Google Site Index - sitemap.xml Example
This workflow is designed to automate the processing of the website's sitemap.xml file, extracting and sorting all page URLs along with their last modified times. By calling the Google Indexing API, it checks the indexing status of each URL in real-time and automatically triggers update requests, thereby efficiently maintaining the website's index. This process is suitable for website administrators and SEO experts who frequently update content, helping them save time and enhance search engine visibility, ensuring that the latest content is indexed promptly.

Workflow Name
Google Site Index - sitemap.xml Example
Key Features and Highlights
This workflow automatically fetches a website's sitemap.xml file, parses all child sitemaps, and extracts and sorts all page URLs along with their last modification dates (lastmod). By leveraging the Google Indexing API, it checks the indexing status of each URL, identifies pages that require updates, and automatically triggers URL update requests to Google, enabling efficient indexing and content updates for the website.
Core Problems Addressed
- Automates handling of multi-level sitemap structures, eliminating the need to manually check URLs one by one.

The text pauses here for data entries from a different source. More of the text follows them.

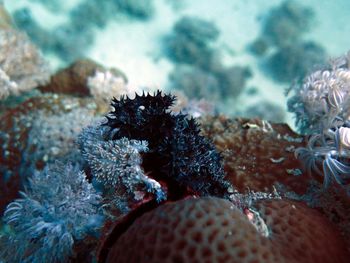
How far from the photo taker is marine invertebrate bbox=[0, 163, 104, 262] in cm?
216

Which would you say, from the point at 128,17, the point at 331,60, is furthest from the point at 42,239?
the point at 128,17

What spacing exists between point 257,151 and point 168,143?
1.24 m

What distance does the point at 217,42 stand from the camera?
11438 mm

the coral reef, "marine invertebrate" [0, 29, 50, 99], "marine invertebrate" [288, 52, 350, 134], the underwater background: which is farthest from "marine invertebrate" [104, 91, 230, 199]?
"marine invertebrate" [0, 29, 50, 99]

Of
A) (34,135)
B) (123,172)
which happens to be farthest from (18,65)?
(123,172)

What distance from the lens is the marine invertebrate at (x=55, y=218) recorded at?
2163mm

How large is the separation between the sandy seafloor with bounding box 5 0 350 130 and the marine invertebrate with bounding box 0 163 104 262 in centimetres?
710

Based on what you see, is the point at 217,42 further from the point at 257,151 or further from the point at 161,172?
the point at 161,172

- Monitors page content updates in real-time to prevent search engine indexing delays.
- Utilizes the Google Indexing API to precisely control URL indexing and updates, enhancing website visibility and ranking in search engines.
- Reduces omissions and delays caused by manual operations, improving overall work efficiency.
Use Cases
- Website administrators and SEO specialists who need to regularly maintain and optimize website indexing status.
- Large websites with frequently updated content and complex sitemap structures.
- Scenarios requiring automated push of page updates to Google to ensure rapid inclusion of the latest content.
- Any business or individual aiming to improve their website’s search engine performance.
Main Workflow Steps
- Scheduled Trigger: Automatically initiates the workflow daily at midnight.
- Fetch sitemap.xml: Retrieves the main sitemap file of the website.
- Parse Sitemap: Converts the XML sitemap into JSON format, splits, and obtains all child sitemaps.
- Fetch Child Sitemap Content: Sequentially retrieves page data from each child sitemap.
- Data Consolidation: Formats page data uniformly, ensuring the URL list is represented as an array.
- Sort Pages: Orders all pages in descending order based on the lastmod field.
- Process Each Page in Loop:
- Calls the Google Indexing API to query the indexing status and last notification time of the URL.
- Determines if the page is new or updated (lastmod is later than the last notification time).
- For qualifying pages, triggers a URL update notification via the Google Indexing API.
- Waits randomly between 0.3 to 1.5 seconds after each request to avoid sending requests too rapidly.
Involved Systems and Services
- Google Indexing API: Used for checking and pushing URL indexing status.
- HTTP Request Nodes: Fetch sitemap.xml and related content.
- XML Parsing Nodes: Convert sitemap XML into JSON structure.
- Scheduled Trigger: Enables automated timed execution.
- Manual Trigger: Supports manual test execution.
- Data Processing Nodes: Handle splitting, sorting, conditional checks, and batch looping.
Target Users and Value
- SEO professionals and website administrators seeking to accelerate search engine recognition and indexing of website content.
- Website operation teams with frequently updated content, automating index push management and saving significant manual effort.
- Technical personnel and developers who need to monitor and optimize Google indexing status.
- Multi-content channel websites such as corporate sites, news portals, and blogs, ensuring timely crawling by search engines.
This workflow enables users to achieve a closed-loop process from automated sitemap fetching to Google indexing status checking and update pushing, significantly enhancing website SEO maintenance efficiency and search engine performance.